First Contra Costa County resident with measles traveled between SF and Lafayette

Two arrested after spotted on tracks at Richmond BART station

The first case of measles in Contra Costa County since the statewide outbreak in December has prompted health officials to issue a warning to BART riders, who may have been exposed since the infected person commuted to work between the Lafayette Station and San Francisco.

However, Contra Costa Health Services (CCHS) said Wednesday that the risk of contracting measles by being exposed on BART is low, particularly for those who have been vaccinated or have had measles.

“People who are vaccinated or have had measles before are extremely unlikely to catch measles, even if they had contact with a contagious person,” the agency said in a statement. “However, those who were not previously vaccinated are at high risk if exposed.

The Contra Costa County resident with measles traveled on the BART system during the morning and evening commutes from 6 a.m. to 8 a.m. and 7 p.m. to 9 p.m. on Wednesday, Thursday and Friday of last week.

Along with riding BART, the person also spent time at the E & O Kitchen and Bar at 314 Sutter St. in San Francisco the evening of Feb. 4, between 5:30 p.m. and 7 p.m.

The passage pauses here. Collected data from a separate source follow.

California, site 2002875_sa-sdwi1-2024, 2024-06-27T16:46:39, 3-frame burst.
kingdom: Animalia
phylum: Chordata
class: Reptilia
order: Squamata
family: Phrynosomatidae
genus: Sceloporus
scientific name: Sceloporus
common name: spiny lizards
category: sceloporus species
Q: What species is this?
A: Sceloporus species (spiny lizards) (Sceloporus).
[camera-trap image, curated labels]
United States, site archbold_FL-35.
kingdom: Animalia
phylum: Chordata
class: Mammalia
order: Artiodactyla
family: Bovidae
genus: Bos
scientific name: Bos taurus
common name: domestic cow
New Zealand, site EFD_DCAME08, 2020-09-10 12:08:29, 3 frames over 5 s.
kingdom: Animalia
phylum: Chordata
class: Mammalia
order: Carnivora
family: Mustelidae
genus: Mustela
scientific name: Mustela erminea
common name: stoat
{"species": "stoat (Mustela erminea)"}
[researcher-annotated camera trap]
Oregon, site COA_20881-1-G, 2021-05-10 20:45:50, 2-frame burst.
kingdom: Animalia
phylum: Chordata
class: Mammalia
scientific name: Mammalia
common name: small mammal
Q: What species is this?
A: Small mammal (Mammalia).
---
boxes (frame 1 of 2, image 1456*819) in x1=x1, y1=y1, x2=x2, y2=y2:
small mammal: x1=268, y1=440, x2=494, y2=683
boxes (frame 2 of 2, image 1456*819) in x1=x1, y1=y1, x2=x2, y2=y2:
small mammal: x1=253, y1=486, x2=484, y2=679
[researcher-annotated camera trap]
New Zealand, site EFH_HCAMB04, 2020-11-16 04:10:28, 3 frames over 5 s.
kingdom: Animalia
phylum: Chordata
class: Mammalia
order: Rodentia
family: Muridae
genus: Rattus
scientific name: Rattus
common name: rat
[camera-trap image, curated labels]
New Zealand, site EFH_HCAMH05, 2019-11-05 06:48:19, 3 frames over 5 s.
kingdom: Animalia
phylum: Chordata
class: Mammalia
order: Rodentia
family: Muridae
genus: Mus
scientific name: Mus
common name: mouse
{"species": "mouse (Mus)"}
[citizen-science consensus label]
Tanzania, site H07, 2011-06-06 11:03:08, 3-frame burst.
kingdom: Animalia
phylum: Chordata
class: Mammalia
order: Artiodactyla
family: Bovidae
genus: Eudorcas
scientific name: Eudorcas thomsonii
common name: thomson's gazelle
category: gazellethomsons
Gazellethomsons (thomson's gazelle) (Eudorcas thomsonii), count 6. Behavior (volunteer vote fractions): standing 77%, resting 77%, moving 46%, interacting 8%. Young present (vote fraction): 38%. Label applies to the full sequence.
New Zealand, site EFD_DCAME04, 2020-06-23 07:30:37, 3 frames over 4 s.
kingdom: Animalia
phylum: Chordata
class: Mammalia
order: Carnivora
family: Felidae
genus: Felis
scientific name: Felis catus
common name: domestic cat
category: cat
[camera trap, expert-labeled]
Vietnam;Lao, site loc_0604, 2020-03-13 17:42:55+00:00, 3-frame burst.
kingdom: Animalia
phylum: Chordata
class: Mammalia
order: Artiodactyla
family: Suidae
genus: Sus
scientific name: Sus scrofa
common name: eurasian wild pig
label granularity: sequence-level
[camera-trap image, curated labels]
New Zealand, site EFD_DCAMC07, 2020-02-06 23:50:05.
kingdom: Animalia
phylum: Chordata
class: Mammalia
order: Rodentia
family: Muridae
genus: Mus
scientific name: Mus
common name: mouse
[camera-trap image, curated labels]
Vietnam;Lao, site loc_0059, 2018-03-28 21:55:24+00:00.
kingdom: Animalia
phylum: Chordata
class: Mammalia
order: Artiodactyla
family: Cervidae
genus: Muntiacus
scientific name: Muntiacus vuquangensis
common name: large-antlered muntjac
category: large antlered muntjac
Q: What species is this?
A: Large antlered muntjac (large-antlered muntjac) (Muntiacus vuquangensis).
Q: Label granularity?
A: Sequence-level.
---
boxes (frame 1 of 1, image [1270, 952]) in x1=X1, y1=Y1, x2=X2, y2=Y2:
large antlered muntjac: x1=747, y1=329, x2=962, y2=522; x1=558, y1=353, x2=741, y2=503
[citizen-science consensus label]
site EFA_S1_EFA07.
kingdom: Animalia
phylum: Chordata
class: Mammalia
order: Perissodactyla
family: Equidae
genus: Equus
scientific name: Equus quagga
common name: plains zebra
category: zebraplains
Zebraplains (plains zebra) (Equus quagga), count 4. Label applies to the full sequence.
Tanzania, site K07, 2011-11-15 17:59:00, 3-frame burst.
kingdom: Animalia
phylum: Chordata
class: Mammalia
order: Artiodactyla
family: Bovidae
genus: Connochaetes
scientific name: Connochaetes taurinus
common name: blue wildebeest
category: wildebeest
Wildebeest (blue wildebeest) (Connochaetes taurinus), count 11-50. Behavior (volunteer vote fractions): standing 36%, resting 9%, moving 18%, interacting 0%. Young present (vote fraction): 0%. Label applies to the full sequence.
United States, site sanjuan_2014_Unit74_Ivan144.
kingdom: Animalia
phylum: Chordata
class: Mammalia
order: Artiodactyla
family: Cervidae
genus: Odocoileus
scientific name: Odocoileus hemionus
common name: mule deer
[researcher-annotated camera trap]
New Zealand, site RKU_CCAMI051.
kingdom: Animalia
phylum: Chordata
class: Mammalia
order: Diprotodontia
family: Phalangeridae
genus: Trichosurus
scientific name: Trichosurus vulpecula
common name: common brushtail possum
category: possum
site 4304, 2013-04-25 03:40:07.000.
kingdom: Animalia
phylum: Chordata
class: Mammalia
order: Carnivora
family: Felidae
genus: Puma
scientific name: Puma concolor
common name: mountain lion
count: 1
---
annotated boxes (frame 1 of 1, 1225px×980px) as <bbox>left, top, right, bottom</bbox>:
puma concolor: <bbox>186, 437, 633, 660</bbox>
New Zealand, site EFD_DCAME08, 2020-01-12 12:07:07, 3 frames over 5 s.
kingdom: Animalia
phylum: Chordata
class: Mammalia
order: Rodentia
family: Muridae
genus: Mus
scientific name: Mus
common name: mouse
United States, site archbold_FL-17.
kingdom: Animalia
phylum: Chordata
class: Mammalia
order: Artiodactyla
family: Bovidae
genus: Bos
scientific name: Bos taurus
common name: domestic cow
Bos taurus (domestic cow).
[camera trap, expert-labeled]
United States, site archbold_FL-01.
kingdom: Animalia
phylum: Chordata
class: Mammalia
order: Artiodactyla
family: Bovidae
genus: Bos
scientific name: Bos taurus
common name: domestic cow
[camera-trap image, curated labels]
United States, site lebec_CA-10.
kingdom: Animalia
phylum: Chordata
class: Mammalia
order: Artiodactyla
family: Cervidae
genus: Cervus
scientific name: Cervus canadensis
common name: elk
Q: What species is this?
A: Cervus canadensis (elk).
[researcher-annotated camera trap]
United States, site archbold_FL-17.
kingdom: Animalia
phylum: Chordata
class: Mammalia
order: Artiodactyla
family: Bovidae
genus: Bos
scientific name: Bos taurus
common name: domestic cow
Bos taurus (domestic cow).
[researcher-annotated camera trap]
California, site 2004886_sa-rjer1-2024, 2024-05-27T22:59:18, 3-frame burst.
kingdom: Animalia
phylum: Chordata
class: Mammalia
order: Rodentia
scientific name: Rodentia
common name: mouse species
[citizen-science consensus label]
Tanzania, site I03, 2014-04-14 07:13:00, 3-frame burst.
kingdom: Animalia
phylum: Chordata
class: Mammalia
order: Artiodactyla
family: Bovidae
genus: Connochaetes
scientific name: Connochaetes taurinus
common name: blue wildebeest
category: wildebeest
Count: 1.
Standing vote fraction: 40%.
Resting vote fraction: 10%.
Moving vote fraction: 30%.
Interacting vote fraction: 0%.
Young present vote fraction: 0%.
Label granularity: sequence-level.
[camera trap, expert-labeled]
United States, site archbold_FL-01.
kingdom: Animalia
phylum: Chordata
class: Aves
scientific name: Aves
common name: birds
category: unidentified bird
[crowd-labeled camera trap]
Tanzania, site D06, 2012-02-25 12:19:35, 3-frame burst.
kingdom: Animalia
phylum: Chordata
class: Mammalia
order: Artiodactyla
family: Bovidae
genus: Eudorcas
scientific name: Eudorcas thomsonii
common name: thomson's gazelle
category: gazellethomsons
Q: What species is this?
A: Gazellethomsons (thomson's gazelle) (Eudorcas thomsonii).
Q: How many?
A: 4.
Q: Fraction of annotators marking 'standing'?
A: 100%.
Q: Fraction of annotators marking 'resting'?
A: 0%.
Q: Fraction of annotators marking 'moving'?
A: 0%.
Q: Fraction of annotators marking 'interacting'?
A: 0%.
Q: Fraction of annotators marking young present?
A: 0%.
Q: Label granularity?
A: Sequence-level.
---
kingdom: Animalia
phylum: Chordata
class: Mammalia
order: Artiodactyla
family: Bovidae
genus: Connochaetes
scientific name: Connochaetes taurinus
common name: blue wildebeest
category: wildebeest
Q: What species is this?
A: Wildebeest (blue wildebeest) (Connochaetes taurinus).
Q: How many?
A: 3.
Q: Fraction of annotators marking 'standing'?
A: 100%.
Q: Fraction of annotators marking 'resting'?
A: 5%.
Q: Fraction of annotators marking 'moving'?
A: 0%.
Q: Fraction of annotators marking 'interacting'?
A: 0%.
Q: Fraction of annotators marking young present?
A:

Measles can spread through the air when an infected person coughs or sneezes, and the virus can remain in the air for up to two hours, CCHS said. Symptoms can begin one to three weeks after exposure and include high fever, runny nose, coughing and watery red eyes. A rash develops on the face and neck two to three days after the fever begins, spreads down the body and typically lasts five or six days. An infected person is contagious for several days before and after the rash appears.

Since December, more than 90 people have been infected with the measles in California.

“The ongoing measles outbreak in California highlights the need for people to be vaccinated, and this is just another example of how interconnected our region is and how important it is for everyone to be up to date on their immunizations,” said Erika Jenssen, communicable disease program chief with Contra Costa Public Health.